The Calvin Klein licensing business helped ease Phillips-Van Heusen Corp.’s third-quarter profit decline, although the company lowered full-year earnings estimates because of the strengthening dollar and the weakened global economy.
This story first appeared in the November 19, 2008 issue of WWD. Subscribe Today.
For the three months ended Nov. 2, net income fell 11.8 percent to $53.7 million, or $1.03 a diluted share, from $60.9 million, or $1.05, in the same year-ago quarter. Excluding the operating results and exit costs connected with the firm’s Geoffrey Beene outlet retail operation, earnings were $1.10 a share, exceeding analysts’ consensus estimates of $1.07 for the quarter. Total revenues for the period, including those from royalties and other sources such as advertising, rose 4.5 percent to $727.5 million from $696.4 million. Revenues included a sales gain of 4.1 percent to $636.2 million from $611.4 million.
Calvin Klein licensing revenue ended the quarter up 8.8 percent to $83.2 million from $76.5 million.
“The strength and recognition of the Calvin Klein brand across the world continued to drive revenue and earnings,” said Emanuel Chirico, chairman and chief executive officer. The revenue increase came “despite the strengthening U.S. dollar and slowing growth in international markets. Equally as important, we continue to manage our inventory tightly, with an 8 percent reduction in inventory levels excluding new businesses, which we believe positions us appropriately for the fourth quarter.”
The company cited strength in the Calvin Klein jeans and underwear businesses overseen by the Warnaco Group Inc. The wholesale and retail businesses in the quarter were propelled by the Calvin Klein men’s sportswear and retail businesses and the new Timberland wholesale men’s sportswear businesses, which offset declines in the firm’s heritage brand outlet retail businesses.

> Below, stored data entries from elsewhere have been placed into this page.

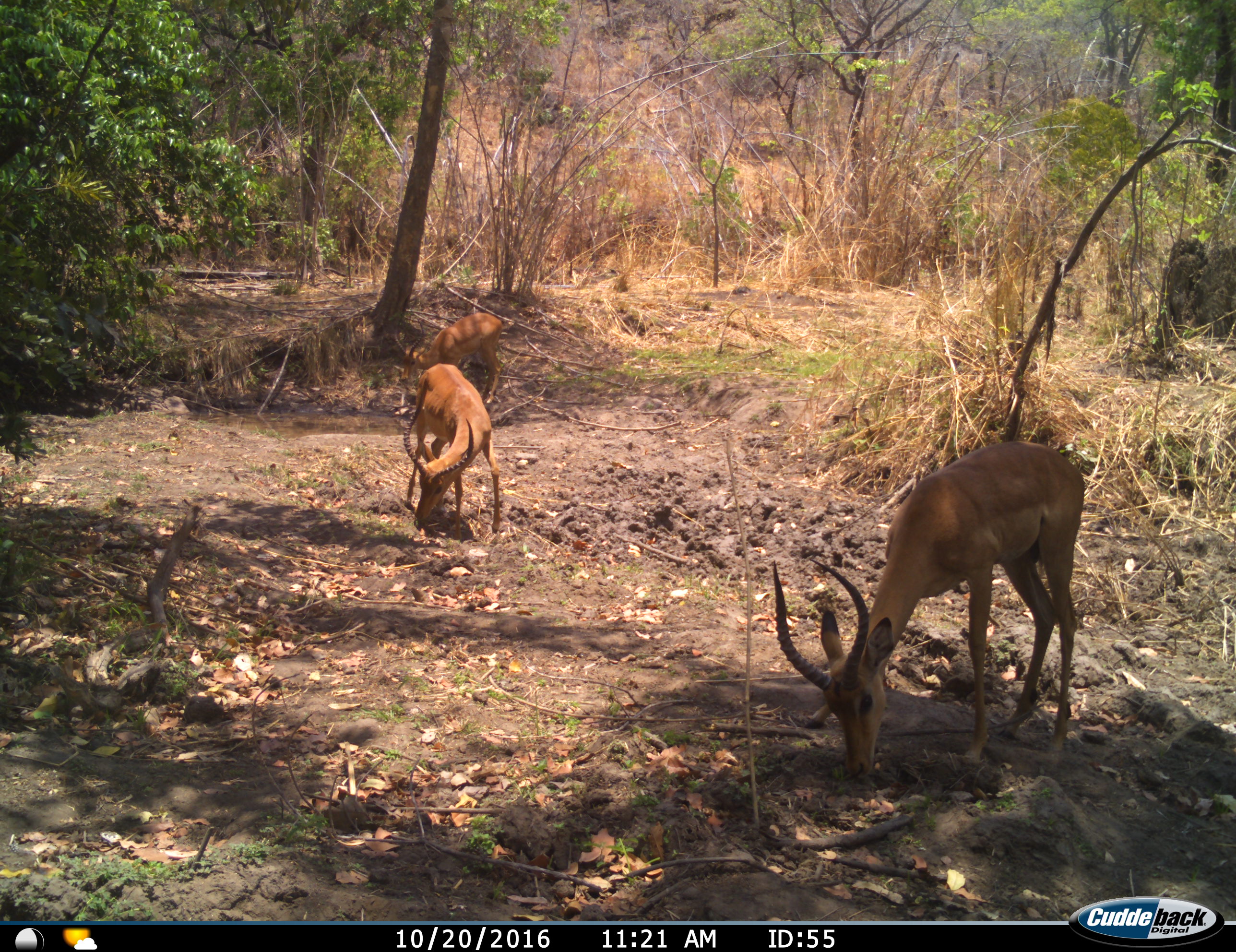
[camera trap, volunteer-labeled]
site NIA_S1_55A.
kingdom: Animalia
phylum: Chordata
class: Mammalia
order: Artiodactyla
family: Bovidae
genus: Aepyceros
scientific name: Aepyceros melampus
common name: impala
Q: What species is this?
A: Impala (Aepyceros melampus).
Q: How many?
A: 3.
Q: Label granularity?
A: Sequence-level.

Outlet retail comparable-store sales declined 5 percent, while the Calvin Klein outlet retail business posted a comps gain of 1 percent.
Chirico said PVH was lowering full-year earnings guidance because of “recent and rapid deterioration” in the overall economic environment in the U.S. and overseas, as well as shifts in currencies.
For the full year, the company forecast earnings per share in the range of $2.71 to $2.81, compared with previous projections of $3.03 to $3.12. Excluding the Geoffrey Beene operating results and exit costs, EPS is estimated at $3 to $3.10, versus previous guidance of $3.32 to $3.41 and analysts’ consensus estimates of $3.21.
For the fourth quarter, the company’s EPS guidance is between 23 and 33 cents.
Despite the tough retail environment, Chirico said the company’s “diversified stable of brands continues to generate strong profits and cash flows.…Even in this difficult year, we expect to generate approximately $70 million of cash flow.”
In the nine months, income fell 15.2 percent to $129.7 million, or $2.48 a diluted share, from $153 million, or $2.65, in the year-ago period. Revenues gained 4 percent to $1.91 billion from $1.84 billion.
PVH ended the quarter with $197.6 million in cash, a decrease of $139.1 million from a year ago because of the completion of the firm’s $200 million stock repurchase program during the fourth quarter of 2007. PVH expects to end the year with $340 million in cash.
PVH’s owned brands also include Izod, Bass, Van Heusen and Arrow.